- _Work required_
Under this task are some entries; return every one of them exactly.

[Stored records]

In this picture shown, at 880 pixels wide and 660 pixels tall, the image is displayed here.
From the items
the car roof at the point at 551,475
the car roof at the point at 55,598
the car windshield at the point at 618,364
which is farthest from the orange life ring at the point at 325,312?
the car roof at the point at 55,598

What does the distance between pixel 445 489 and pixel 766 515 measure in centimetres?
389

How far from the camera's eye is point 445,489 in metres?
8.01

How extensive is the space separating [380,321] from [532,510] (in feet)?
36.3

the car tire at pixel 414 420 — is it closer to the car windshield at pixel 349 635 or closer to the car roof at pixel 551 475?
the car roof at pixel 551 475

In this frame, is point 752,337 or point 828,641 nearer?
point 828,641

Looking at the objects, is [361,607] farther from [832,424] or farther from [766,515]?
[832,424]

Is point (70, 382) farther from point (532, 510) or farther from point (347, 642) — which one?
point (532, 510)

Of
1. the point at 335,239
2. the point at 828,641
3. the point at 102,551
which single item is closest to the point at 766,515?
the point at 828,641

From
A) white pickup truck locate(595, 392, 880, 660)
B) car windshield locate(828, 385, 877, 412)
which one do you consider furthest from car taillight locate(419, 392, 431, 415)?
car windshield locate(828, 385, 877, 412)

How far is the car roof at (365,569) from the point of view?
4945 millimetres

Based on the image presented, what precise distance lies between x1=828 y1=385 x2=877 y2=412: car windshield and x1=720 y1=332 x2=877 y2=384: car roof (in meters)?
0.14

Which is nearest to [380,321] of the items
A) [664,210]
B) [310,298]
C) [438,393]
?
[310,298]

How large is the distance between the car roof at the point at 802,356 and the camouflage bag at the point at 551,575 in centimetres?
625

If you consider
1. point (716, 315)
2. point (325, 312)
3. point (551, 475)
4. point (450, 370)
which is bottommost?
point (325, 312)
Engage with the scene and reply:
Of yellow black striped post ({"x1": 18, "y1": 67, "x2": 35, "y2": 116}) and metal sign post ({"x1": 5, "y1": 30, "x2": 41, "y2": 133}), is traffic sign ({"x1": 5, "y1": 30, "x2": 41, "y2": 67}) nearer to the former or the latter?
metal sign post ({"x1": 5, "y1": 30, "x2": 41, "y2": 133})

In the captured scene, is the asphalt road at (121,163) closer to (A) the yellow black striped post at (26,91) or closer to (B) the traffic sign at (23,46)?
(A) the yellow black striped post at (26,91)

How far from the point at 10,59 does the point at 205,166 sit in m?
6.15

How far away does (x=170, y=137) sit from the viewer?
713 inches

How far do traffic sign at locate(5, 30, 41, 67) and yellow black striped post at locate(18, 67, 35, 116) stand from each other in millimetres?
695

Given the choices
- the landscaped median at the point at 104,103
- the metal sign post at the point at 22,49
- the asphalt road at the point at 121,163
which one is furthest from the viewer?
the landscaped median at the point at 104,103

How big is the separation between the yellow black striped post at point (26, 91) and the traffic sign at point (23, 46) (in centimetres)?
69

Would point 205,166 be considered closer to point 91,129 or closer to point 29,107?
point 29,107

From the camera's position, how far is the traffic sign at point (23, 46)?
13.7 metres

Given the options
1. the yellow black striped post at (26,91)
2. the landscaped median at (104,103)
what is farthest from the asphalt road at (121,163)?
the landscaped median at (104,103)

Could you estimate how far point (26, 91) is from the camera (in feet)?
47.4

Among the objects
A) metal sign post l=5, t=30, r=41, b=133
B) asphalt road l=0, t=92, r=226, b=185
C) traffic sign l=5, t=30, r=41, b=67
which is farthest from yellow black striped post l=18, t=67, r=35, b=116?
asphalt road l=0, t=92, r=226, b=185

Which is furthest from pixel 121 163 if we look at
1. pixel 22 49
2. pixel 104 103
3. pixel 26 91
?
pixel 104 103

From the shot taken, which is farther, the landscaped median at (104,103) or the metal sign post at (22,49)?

- _Solution for this problem_
In this picture shown, at 880 pixels wide and 660 pixels tall, the image is displayed here.
From the items
the car roof at the point at 551,475
the car roof at the point at 55,598
the car windshield at the point at 618,364
which is farthest from the orange life ring at the point at 325,312?
the car roof at the point at 55,598

What does the distance between pixel 445 489 and pixel 766 515 measure in centimetres?
389

How far from the camera's eye is point 445,489 in metres?
8.01

How extensive is the space separating [380,321] from [532,510] (in feet)?
36.3

the car tire at pixel 414 420 — is it closer to the car windshield at pixel 349 635 or closer to the car roof at pixel 551 475?
the car roof at pixel 551 475

In this frame, is point 752,337 or point 828,641 nearer?
point 828,641

Looking at the objects, is [361,607] farther from [832,424] or farther from [766,515]?
[832,424]

Is point (70, 382) farther from point (532, 510) or farther from point (347, 642) — which one?
point (532, 510)

Of
1. the point at 335,239
2. the point at 828,641
3. the point at 102,551
which single item is closest to the point at 766,515?
the point at 828,641

From
A) white pickup truck locate(595, 392, 880, 660)
B) car windshield locate(828, 385, 877, 412)
which one do you consider furthest from car taillight locate(419, 392, 431, 415)?
car windshield locate(828, 385, 877, 412)

How far is the car roof at (365,569) from the point of view?
4945 millimetres

Based on the image presented, what precise distance lies between x1=828 y1=385 x2=877 y2=412: car windshield and x1=720 y1=332 x2=877 y2=384: car roof (in meters)?
0.14

Which is nearest to [380,321] of the items
A) [664,210]
B) [310,298]
C) [438,393]
?
[310,298]

How large is the distance between the car roof at the point at 802,356 and the camouflage bag at the point at 551,575 in centimetres?
625

If you consider
1. point (716, 315)
2. point (325, 312)
3. point (551, 475)
4. point (450, 370)
which is bottommost?
point (325, 312)
Engage with the scene and reply:
Of yellow black striped post ({"x1": 18, "y1": 67, "x2": 35, "y2": 116}) and metal sign post ({"x1": 5, "y1": 30, "x2": 41, "y2": 133}), is traffic sign ({"x1": 5, "y1": 30, "x2": 41, "y2": 67}) nearer to the former or the latter?
metal sign post ({"x1": 5, "y1": 30, "x2": 41, "y2": 133})

In the captured scene, is the asphalt road at (121,163) closer to (A) the yellow black striped post at (26,91) or closer to (B) the traffic sign at (23,46)?
(A) the yellow black striped post at (26,91)

How far from the point at 10,59 does the point at 205,166 sit in m?
6.15

How far away does (x=170, y=137) sit from the viewer?
713 inches

How far do traffic sign at locate(5, 30, 41, 67) and yellow black striped post at locate(18, 67, 35, 116) stand from each other in millimetres?
695

Given the choices
- the landscaped median at the point at 104,103
- the metal sign post at the point at 22,49
- the asphalt road at the point at 121,163
which one is furthest from the viewer?
the landscaped median at the point at 104,103

How big is the separation between the yellow black striped post at point (26, 91) and the traffic sign at point (23, 46) (in centimetres)?
69

Would point 205,166 be considered closer to point 91,129 or closer to point 29,107?
point 29,107

From the camera's position, how far is the traffic sign at point (23, 46)?
13.7 metres

Given the options
1. the yellow black striped post at (26,91)
2. the landscaped median at (104,103)
what is farthest from the asphalt road at (121,163)?
the landscaped median at (104,103)

Could you estimate how far point (26, 91) is from the camera (in feet)?
47.4

Among the objects
A) metal sign post l=5, t=30, r=41, b=133
B) asphalt road l=0, t=92, r=226, b=185
C) traffic sign l=5, t=30, r=41, b=67
which is farthest from yellow black striped post l=18, t=67, r=35, b=116?
asphalt road l=0, t=92, r=226, b=185

Which is furthest from pixel 121 163 if we look at
1. pixel 22 49
2. pixel 104 103
3. pixel 26 91
?
pixel 104 103

From the shot taken, which is farther, the landscaped median at (104,103) or the metal sign post at (22,49)?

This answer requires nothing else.